Eric:
Savignon is a name we should all read. I need to read more of her work. In episode 3, BVP cited her famous 1972 study in which the group that had communication for 1 hour per week (in addition to 4 hours of audiolingual method) was way better at communicative tasks and equal on a discrete grammar test. The other group did 5 hours per week of the audiolingual method. I can’t find online access to the original study, but Savignon summed it up here (1991):
“When test results were compared at the end of the 18-week, 5-hour-per-week program, learners who had practiced communication in lieu of laboratory pattern drills for one hour a week performed with no less accuracy on discrete-point tests of structure.

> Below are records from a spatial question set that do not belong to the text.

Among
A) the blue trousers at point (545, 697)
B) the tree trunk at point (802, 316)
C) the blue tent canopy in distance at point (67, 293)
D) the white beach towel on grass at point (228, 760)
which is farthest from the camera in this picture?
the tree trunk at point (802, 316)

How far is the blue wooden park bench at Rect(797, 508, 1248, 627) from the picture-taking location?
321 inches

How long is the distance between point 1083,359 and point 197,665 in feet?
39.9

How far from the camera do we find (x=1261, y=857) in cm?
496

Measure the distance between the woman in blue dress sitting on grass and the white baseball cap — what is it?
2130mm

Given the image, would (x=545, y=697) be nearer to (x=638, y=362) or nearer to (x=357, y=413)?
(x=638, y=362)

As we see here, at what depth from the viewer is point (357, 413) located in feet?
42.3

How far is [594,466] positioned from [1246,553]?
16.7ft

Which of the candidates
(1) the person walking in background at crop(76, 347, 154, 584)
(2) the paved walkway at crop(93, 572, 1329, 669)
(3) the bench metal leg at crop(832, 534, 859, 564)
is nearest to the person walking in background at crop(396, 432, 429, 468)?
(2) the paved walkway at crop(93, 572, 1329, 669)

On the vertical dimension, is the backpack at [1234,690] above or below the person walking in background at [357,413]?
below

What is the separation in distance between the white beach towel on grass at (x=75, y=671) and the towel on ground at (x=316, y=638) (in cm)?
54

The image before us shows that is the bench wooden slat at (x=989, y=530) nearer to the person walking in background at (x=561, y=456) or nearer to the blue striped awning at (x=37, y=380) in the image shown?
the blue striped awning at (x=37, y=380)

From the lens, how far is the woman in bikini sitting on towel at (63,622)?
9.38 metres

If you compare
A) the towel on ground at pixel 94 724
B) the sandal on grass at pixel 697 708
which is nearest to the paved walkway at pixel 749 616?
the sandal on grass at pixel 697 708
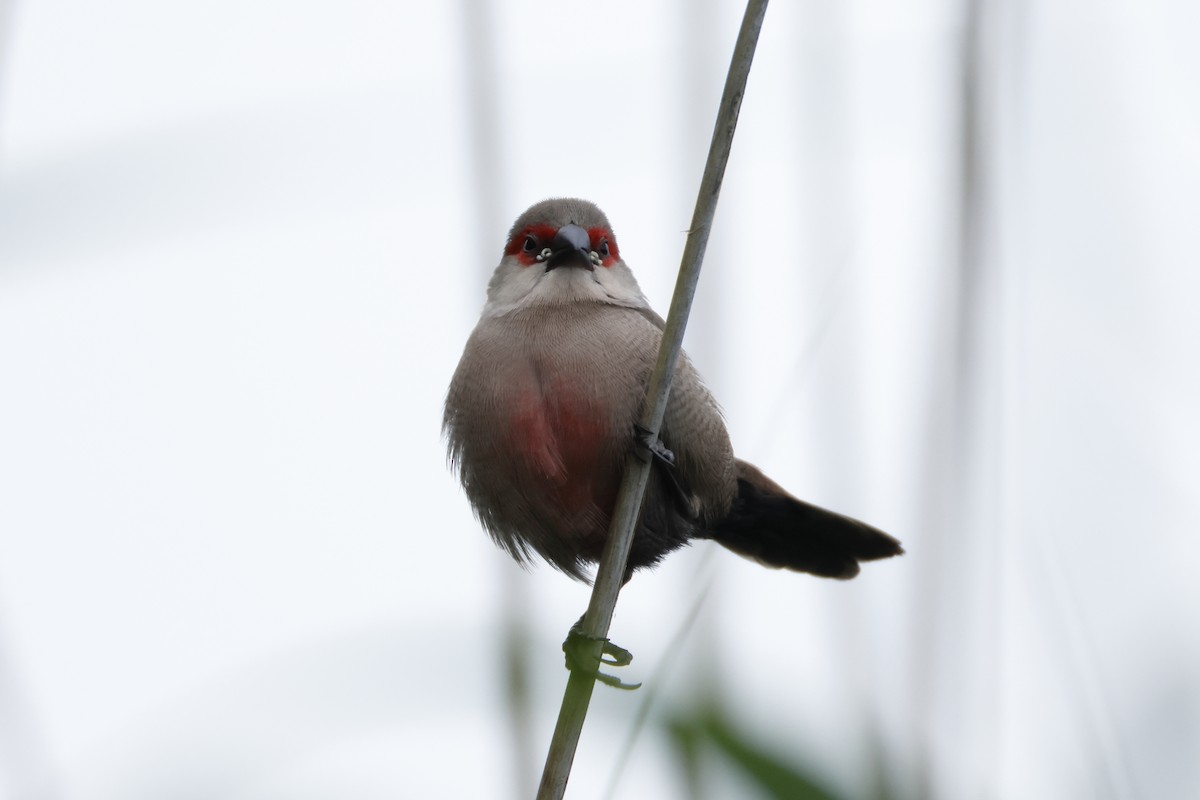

On the other hand, their communicative competence as measured in terms of fluency, comprehensibility, effort, and amount of communication in a series of four unrehearsed communicative tasks significantly surpassed that of learners who had had no such practice. Learner reactions to the test formats lent further support to the view that even beginners respond well to activities that let them focus on meaning as opposed to formal features. (A related finding had to do with learner motivation. Motivation to learn French correlated, not with initial attitudes toward French speakers or the French language, but with success in the instructional program.”
She continues:
” . . . the replacement of language laboratory structure drills with meaning-focused self-expression was found to be a more effective way to develop communicative ability with no loss of morphosyntactic accuracy. And learner performance on tests of discrete morphosyntactic features was not a good predictor of their performance on a series of integrative communicative tasks. . . However, for the development of communicative ability, research findings overwhelmingly support the integration of form-focused exercises with meaning-focused experience. Grammar is important; and learners seem to focus best on grammar when it relates to their communicative needs and experiences.”